* **Task details**: Quote everything from the line containing "In what order should" down through the last of the lines below, word for word.

* **Dataset excerpt**:
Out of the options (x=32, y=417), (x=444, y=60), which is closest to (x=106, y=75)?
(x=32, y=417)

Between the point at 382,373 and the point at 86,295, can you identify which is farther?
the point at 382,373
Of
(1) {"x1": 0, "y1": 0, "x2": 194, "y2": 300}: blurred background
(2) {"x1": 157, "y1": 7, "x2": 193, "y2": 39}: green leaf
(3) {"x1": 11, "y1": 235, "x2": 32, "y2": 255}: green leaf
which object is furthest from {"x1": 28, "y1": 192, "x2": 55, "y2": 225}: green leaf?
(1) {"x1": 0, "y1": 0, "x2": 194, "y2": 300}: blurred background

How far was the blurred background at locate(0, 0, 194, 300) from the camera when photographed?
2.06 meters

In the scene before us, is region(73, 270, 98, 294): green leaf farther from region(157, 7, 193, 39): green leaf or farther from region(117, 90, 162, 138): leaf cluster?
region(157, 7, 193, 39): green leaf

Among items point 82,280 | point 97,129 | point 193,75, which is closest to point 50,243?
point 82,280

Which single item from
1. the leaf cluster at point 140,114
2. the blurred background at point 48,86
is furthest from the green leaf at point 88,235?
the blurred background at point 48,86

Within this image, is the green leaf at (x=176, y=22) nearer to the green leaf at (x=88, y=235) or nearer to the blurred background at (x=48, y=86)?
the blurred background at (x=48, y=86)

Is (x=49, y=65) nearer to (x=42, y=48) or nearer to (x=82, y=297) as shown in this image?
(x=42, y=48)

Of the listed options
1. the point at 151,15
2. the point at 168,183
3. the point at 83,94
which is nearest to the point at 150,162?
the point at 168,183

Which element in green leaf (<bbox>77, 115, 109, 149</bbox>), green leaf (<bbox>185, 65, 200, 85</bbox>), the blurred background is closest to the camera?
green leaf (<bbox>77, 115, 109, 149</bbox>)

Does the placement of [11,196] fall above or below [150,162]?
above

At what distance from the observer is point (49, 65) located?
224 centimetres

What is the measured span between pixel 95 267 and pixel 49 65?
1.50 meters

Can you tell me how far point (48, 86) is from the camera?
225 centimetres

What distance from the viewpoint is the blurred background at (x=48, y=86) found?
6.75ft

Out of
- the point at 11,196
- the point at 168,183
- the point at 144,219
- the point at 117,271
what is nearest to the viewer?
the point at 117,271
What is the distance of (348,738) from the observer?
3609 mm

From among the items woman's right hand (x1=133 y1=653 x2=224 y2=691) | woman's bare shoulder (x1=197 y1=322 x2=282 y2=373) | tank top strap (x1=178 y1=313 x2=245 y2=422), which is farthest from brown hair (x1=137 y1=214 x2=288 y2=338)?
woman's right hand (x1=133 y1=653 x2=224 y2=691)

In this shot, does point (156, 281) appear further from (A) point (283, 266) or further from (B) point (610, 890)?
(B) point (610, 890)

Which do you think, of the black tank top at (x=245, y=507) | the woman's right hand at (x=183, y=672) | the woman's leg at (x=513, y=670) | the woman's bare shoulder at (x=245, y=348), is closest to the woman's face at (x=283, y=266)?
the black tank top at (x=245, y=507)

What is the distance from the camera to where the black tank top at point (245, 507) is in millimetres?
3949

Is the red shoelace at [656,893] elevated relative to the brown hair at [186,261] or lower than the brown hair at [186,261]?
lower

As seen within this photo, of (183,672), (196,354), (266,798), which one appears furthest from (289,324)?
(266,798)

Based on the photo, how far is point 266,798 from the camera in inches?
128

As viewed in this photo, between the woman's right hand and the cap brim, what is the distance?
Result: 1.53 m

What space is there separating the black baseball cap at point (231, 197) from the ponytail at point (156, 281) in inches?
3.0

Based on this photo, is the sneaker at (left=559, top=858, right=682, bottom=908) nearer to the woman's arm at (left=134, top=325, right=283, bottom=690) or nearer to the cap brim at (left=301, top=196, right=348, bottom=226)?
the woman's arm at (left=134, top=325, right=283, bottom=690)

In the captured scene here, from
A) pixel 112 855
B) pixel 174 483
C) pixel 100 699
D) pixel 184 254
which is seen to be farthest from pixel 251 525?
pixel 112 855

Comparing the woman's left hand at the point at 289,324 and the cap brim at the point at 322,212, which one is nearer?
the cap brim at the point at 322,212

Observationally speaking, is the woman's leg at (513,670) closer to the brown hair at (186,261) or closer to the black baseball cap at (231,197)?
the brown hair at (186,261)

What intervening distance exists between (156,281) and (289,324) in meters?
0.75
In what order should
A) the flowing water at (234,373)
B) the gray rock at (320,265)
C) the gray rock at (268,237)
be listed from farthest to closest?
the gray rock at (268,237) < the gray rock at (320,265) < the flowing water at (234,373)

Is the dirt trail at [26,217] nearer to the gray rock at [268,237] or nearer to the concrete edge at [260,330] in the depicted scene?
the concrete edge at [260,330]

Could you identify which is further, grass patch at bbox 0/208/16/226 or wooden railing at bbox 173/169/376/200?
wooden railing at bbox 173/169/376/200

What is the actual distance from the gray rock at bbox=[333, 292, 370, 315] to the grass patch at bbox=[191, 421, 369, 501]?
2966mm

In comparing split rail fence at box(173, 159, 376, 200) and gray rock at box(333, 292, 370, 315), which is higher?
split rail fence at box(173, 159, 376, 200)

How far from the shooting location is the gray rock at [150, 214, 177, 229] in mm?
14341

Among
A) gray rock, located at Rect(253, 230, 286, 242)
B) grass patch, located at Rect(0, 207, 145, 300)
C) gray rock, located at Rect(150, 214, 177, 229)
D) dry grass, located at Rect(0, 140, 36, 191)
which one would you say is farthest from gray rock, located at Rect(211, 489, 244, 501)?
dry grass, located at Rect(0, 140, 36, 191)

* **Exercise output**:
In what order should
A) the flowing water at (234,373)
B) the gray rock at (320,265)
C) the gray rock at (268,237)
be listed from farthest to closest?
the gray rock at (268,237) < the gray rock at (320,265) < the flowing water at (234,373)

Is the dirt trail at [26,217] nearer to the gray rock at [268,237] or nearer to the concrete edge at [260,330] in the depicted scene?
the concrete edge at [260,330]

Could you identify which is further, grass patch at bbox 0/208/16/226 or wooden railing at bbox 173/169/376/200?
wooden railing at bbox 173/169/376/200

What is the actual distance from the gray rock at bbox=[333, 292, 370, 315] to the grass patch at bbox=[191, 421, 369, 501]?
2966mm

In comparing split rail fence at box(173, 159, 376, 200) and gray rock at box(333, 292, 370, 315), which is higher?
split rail fence at box(173, 159, 376, 200)

How far from the shooting location is the gray rock at [150, 214, 177, 229] in mm?
14341

Among
A) gray rock, located at Rect(253, 230, 286, 242)
B) grass patch, located at Rect(0, 207, 145, 300)
C) gray rock, located at Rect(150, 214, 177, 229)
D) dry grass, located at Rect(0, 140, 36, 191)
which one would you say is farthest from gray rock, located at Rect(211, 489, 244, 501)?
dry grass, located at Rect(0, 140, 36, 191)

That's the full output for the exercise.